PARTICIPANTS: 110 adult GBS patients. Either language barrier or cognitive decline that precluded understanding was considered as exclusion criteria.

PRIMARY OUTCOME: Acute respiratory failure.

INTERVENTIONS: At admission, anxiety and clinical factors (including known predictors of respiratory failure: delay between GBS onset and admission, inability to lift head, vital capacity (VC)) were assessed and related to subsequent need for mechanical ventilation (MV). Anxiety was assessed using a Visual Analogical Scale (VAS), the State Anxiety Inventory form Y1 (STAI-Y1) score and a novel-specific questionnaire, evaluating fears potentially triggered by GBS. Patients were asked to choose which they found most stressful from weakness, pain, breathlessness and uncertainty.
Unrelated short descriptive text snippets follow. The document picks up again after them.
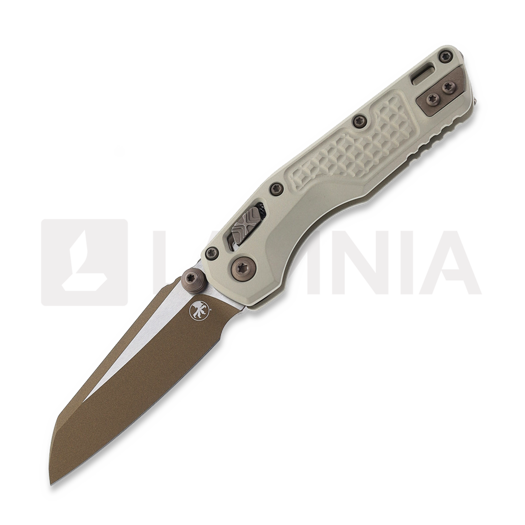 Microtech MSI Mini S/E Frag Champagne Gold Standard összecsukható kés 210M-1FRCG-C19Z23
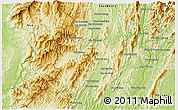 Physical 3D Map of Phieng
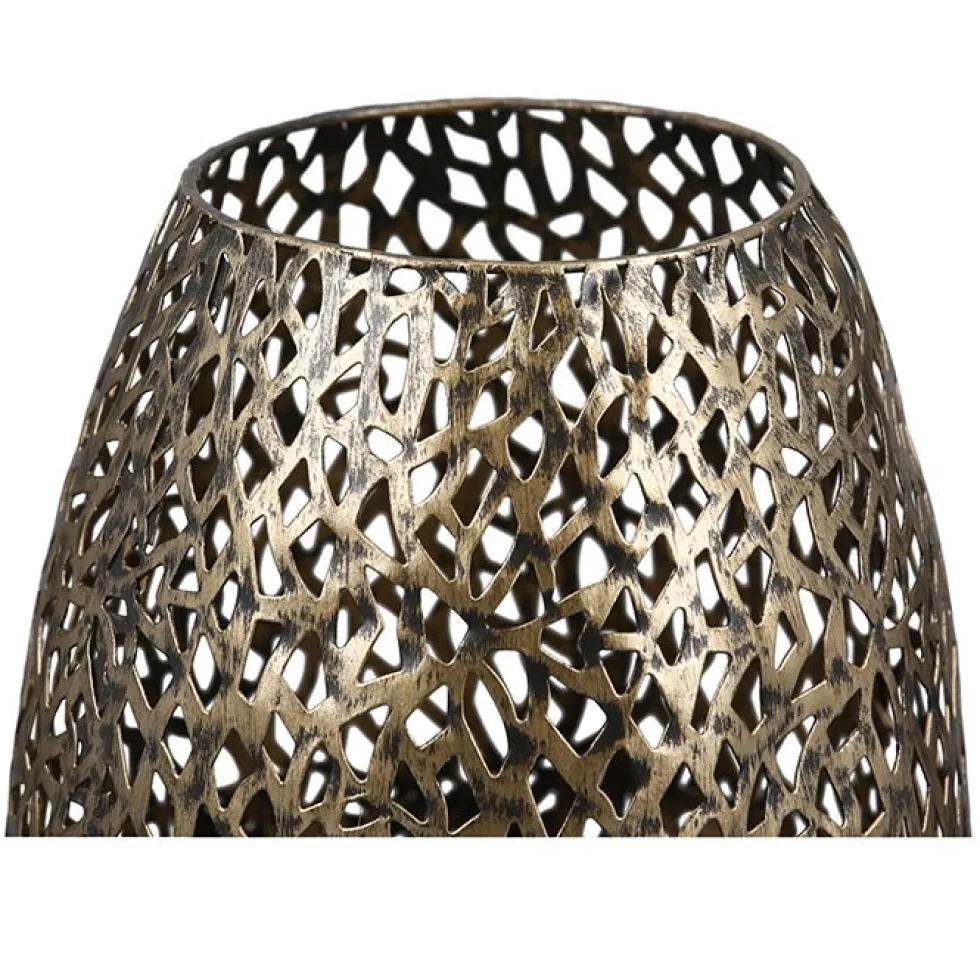 Windlicht Metall Tischlicht Deko Purley antikgold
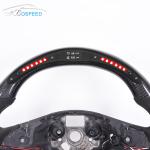 VW Leather Golf Mk8 Steering Wheel Carbon Fiber Matte Black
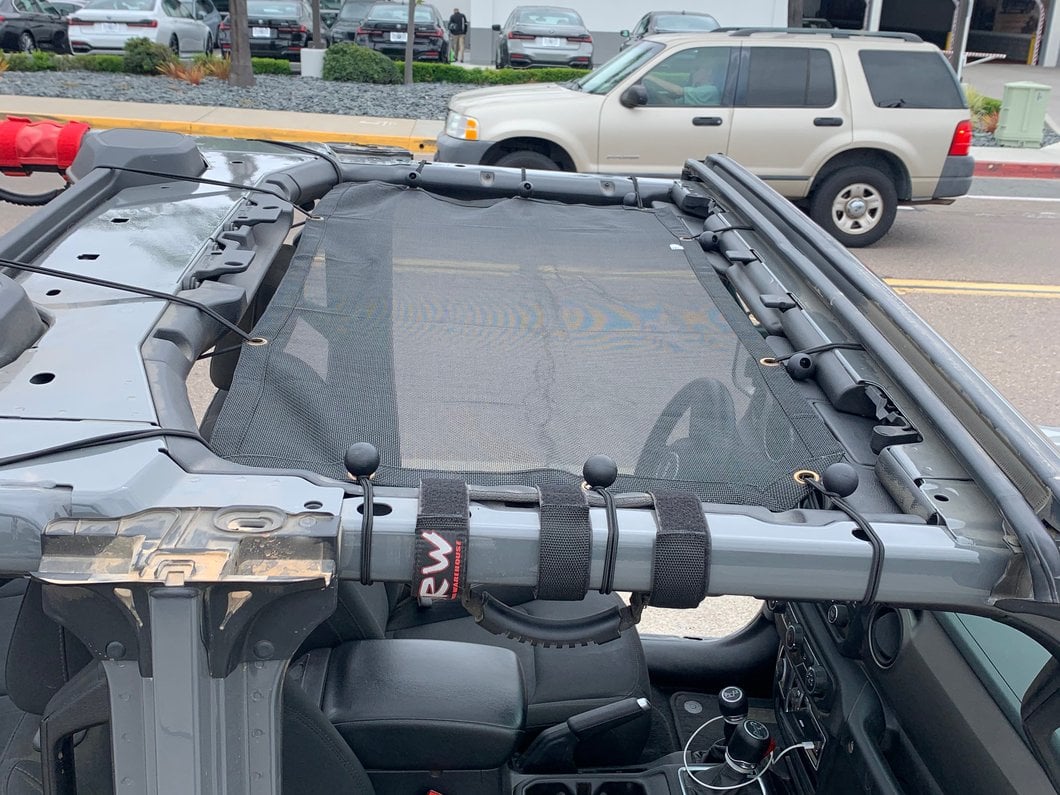 TruShield Mesh Sun Shade; Front and Rear (18-23 Jeep Wrangler JL 4-Door)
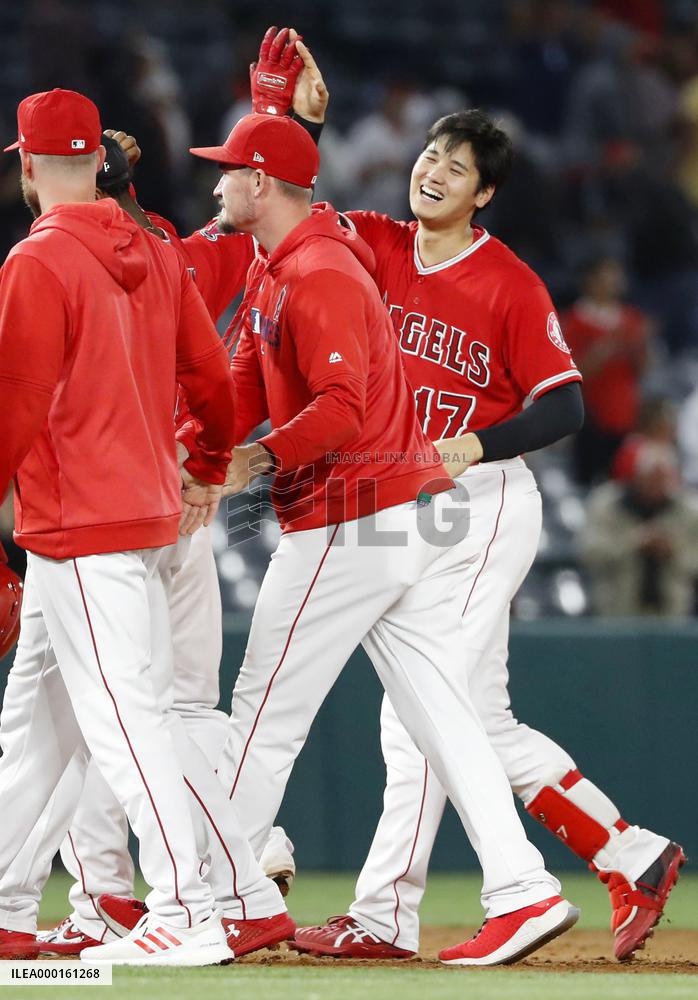 Baseball: Athletics v Angels
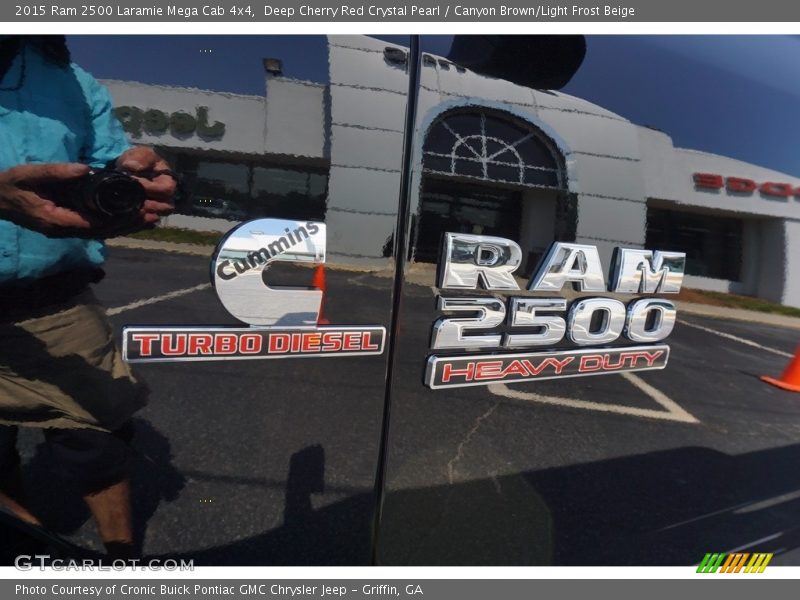 Deep Cherry Red Crystal Pearl / Canyon Brown/Light Frost Beige 2015 Ram 2500 Laramie Mega Cab 4x4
RESULTS: 23 (22%) were subsequently ventilated. Mean STAI-Y1 was 47.2 (range 22-77) and anxiety VAS 5.2 (range 0-10). STAI was above 60/80 in 22 (21%) patients and anxiety VAS above 7/10 in 28 (27%) patients. Fear of remaining paralysed, uncertainty as to how the disease would progress and fear of intubation were the most stressful. Factors significantly associated with anxiety were weakness and bulbar dysfunction. STAI-Y1 was higher and uncertainty more frequent in subsequently ventilated patients, who had shorter onset-admission delay and greater weakness but not a lower VC. Uncertainty was independently associated with subsequent MV.

CONCLUSIONS: Early management of patients with GBS should evaluate anxiety and assess its causes both to adjust psychological support and to anticipate subsequent deterioration.